Reduktion auf den militärischen Kern
Zudem ergeben sich immer mehr völkerrechtliche Problemfelder rund um die Neutralität. Das Neutralitätsrecht wurde letztmals 1907 in den Haager Abkommen kodifiziert und nur durch Völkergewohnheitsrecht weiterentwickelt, welches die Schweiz als einer der wenigen permanent neutralen Staaten weitgehend selber mitbestimmen konnte. Der Neutralitätsfall, wo die Rechte und Pflichten eines neutralen Staates währende eines zwischenstaatlichen „Krieges“ aktualisiert werden, trifft heute nur noch äusserst selten ein. Das Neutralitätsrecht ist zudem nicht anwendbar bei Bürgerkriegen und beim Vorliegen eines UNO-Mandates.

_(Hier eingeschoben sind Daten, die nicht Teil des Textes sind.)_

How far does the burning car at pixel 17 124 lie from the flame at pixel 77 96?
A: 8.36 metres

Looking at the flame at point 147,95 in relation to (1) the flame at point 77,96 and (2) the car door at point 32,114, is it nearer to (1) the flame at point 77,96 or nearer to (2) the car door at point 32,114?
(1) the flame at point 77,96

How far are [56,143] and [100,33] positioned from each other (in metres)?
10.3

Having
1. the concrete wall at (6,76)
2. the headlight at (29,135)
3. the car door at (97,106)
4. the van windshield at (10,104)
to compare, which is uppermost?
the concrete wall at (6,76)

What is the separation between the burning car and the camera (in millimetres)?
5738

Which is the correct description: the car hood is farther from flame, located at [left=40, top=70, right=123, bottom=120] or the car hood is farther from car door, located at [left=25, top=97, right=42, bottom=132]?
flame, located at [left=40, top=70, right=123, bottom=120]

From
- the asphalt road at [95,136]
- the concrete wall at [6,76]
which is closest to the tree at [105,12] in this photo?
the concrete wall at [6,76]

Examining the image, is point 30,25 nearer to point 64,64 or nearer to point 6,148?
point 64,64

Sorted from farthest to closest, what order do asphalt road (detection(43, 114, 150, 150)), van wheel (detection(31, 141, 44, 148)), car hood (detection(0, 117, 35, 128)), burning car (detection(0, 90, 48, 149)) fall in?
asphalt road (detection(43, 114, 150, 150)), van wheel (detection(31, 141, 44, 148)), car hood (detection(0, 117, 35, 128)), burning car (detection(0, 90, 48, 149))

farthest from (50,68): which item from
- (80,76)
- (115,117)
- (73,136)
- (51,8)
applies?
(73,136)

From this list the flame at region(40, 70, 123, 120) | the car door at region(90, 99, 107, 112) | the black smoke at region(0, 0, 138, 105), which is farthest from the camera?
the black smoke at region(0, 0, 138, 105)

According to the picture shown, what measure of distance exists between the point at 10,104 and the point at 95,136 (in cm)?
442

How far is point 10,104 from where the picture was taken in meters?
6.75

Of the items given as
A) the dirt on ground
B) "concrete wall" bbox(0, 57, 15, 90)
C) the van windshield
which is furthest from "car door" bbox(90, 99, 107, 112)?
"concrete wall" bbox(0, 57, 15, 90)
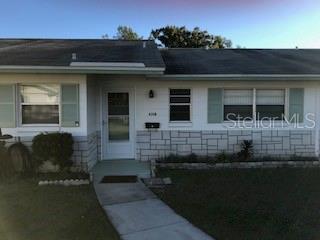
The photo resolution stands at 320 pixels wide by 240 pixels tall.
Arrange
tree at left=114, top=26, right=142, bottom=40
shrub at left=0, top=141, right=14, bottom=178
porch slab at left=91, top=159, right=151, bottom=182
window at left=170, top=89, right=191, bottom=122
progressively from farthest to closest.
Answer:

Eine Reduktion der schweizerischen Neutralität auf ihren militärischen Kerngehalt, wie sie vom Bundesrat verfolgt wird, macht daher durchaus Sinn.
Was zum heutigen Zeitpunkt von der Neutralität neben den genannten Irrungen und Wirrungen übrig bleibt, ist der Mythos und ein solcher sollte nicht zusätzlich in der Verfassung zementiert werden. Dennoch hat die angekündigte AUNS-Initiative den positiven Effekt, dass im sich abzeichnenden Abstimmungskampf die Entmystifizierung der Neutralität wieder einmal als Thema angegangen werden kann und muss.
Alexander Spring ist Assistent und Doktorand an der Universität Bern im Bereich Völkerrecht und Menschenrechte. Er leitet die foraus-AG Menschenrechte und humanitäre Politik.